Haven shook his head as he seated himself in the rocker. “You are quite mad. I have no desire to be your consort, nor do I desire your body. I will not help you attain your goal, and you may find Silvans more formidable in battle than you imagine.”
Simone crossed her arms and spread her red lips into a thin smile.
“Perhaps you may find Maybeth more to your liking. Everyone knows of your secret desire for the young woman, but she is of lowly birth and not worthy of your time or attention.”
Haven closed his eyes briefly, resenting the mention of Maybeth by the powerful witch.
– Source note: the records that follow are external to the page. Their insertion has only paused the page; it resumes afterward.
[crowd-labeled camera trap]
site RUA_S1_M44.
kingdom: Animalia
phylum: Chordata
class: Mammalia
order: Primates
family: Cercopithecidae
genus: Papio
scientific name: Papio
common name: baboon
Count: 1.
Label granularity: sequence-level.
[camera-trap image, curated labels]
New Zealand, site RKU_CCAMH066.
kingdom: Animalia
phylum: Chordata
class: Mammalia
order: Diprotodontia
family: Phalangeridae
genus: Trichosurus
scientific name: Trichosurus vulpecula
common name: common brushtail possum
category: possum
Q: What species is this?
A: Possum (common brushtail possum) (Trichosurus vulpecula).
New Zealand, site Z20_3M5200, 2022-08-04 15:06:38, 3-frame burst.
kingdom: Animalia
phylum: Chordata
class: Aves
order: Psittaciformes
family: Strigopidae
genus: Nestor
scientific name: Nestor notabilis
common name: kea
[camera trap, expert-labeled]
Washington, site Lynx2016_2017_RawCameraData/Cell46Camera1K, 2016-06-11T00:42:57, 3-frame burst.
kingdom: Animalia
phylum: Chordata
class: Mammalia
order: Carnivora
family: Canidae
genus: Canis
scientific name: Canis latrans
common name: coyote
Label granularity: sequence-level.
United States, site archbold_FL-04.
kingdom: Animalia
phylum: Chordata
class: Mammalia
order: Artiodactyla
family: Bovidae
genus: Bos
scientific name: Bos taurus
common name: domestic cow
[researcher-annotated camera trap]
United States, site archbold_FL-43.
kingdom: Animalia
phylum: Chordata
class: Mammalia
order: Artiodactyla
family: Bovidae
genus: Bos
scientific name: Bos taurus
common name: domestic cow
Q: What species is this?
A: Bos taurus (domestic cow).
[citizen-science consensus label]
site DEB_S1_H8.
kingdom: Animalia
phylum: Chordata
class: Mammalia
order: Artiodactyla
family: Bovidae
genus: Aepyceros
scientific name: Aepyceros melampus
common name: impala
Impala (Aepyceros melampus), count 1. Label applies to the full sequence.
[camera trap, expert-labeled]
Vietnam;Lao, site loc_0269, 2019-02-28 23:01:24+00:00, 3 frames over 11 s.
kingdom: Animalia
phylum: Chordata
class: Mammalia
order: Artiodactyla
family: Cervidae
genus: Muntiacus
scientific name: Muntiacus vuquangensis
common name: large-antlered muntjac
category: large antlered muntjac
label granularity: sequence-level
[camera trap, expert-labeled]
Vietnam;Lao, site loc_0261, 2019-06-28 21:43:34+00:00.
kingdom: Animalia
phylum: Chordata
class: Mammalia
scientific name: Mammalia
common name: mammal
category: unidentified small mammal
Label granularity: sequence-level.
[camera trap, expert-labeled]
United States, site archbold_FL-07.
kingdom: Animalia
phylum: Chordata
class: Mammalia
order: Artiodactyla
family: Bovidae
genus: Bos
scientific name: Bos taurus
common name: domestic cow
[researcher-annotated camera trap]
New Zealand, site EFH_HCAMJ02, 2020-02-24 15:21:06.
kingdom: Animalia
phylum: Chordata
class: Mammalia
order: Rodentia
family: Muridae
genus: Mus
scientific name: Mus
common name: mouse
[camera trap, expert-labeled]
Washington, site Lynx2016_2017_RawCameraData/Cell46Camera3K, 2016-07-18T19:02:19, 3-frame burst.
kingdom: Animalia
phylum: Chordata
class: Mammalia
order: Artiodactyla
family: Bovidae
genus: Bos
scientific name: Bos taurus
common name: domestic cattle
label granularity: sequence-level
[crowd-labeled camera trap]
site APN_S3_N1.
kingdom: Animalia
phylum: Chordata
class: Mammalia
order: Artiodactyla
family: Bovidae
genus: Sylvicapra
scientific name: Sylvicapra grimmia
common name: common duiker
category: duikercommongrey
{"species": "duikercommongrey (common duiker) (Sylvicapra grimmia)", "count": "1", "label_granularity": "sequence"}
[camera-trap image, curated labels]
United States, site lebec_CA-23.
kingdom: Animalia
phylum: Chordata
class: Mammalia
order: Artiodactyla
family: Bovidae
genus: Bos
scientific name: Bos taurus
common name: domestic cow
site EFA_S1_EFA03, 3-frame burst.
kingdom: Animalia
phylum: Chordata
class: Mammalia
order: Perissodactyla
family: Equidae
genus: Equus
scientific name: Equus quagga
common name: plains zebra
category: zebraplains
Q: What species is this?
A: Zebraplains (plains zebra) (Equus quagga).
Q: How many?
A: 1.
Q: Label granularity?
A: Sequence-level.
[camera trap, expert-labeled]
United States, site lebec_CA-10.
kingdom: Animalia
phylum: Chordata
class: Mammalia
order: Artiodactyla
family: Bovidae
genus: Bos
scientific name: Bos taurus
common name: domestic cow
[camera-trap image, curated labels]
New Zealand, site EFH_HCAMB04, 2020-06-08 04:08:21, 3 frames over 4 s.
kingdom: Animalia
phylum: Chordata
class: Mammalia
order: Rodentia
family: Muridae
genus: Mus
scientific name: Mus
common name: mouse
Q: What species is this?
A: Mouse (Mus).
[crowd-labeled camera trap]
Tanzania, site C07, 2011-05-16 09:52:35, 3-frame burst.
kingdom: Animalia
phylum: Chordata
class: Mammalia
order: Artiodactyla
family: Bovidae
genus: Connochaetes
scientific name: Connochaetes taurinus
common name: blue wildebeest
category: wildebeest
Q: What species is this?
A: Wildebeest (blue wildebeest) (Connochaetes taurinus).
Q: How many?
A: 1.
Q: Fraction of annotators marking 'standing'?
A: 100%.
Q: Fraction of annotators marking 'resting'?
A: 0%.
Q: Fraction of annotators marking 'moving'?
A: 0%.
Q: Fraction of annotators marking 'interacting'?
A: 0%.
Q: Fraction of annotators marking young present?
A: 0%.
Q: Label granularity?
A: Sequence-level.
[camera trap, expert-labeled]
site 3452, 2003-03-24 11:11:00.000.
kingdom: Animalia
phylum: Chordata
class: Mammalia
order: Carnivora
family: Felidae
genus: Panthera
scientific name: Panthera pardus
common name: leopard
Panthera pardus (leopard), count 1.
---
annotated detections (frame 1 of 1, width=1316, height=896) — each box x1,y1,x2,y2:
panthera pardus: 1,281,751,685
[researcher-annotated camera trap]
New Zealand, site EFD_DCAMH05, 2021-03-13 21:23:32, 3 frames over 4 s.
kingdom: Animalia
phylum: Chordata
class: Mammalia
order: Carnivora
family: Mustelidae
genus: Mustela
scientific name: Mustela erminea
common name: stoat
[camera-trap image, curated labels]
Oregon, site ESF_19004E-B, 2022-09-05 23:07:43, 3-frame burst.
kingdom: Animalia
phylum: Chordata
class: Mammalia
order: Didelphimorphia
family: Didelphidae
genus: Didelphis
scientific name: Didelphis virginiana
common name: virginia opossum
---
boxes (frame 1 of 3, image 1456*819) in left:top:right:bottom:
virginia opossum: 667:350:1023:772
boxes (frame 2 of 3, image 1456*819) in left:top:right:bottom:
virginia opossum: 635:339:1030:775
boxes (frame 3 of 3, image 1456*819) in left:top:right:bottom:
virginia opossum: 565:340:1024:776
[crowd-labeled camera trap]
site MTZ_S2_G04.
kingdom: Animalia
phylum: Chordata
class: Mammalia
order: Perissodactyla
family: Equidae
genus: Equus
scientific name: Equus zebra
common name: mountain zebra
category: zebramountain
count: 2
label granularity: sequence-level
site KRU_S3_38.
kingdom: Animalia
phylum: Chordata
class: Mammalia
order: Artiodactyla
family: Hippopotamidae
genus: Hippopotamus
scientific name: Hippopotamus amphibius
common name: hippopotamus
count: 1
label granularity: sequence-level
When he opened his eyes again, he was lying on the rough cloth enclosing his straw mattress. Sitting on the side on the trundle bed was Maybeth, who stroked his cheek lightly.
“You had a nasty fall, Mater Ballindor,” the woman said. “Shall I get a damp cloth for your forehead?”
Haven rubbed his right temple. “I must have had a bad dream. How long was I unconscious?”
“Just a few moments, my lord.”
“Excuse my clumsiness. You should probably leave now, mistress. It is getting late.”
Haven was trying to recall the strange dream of Simone el-Kithra. He didn’t remember falling, and if he had indeed been dreaming, the dream had been both lucid and specific, its images as clear as any waking reality as compared to the surrealistic images one experienced while asleep. He was about to speak when Maybeth leaned down and pressed her lips against his. Haven did not resist. He put his arms around her waist and pulled her close until she lay next to his body on the trundle bed. He stared into her soft blue eyes for several seconds. She was wearing a pleasing scent, and he could feel her breath—so sweet—upon his face.”
“I have always loved you,” he proclaimed in a whisper.
“And I you,” she said. kissing him again, this time with far greater passion. “Now give me your seed.”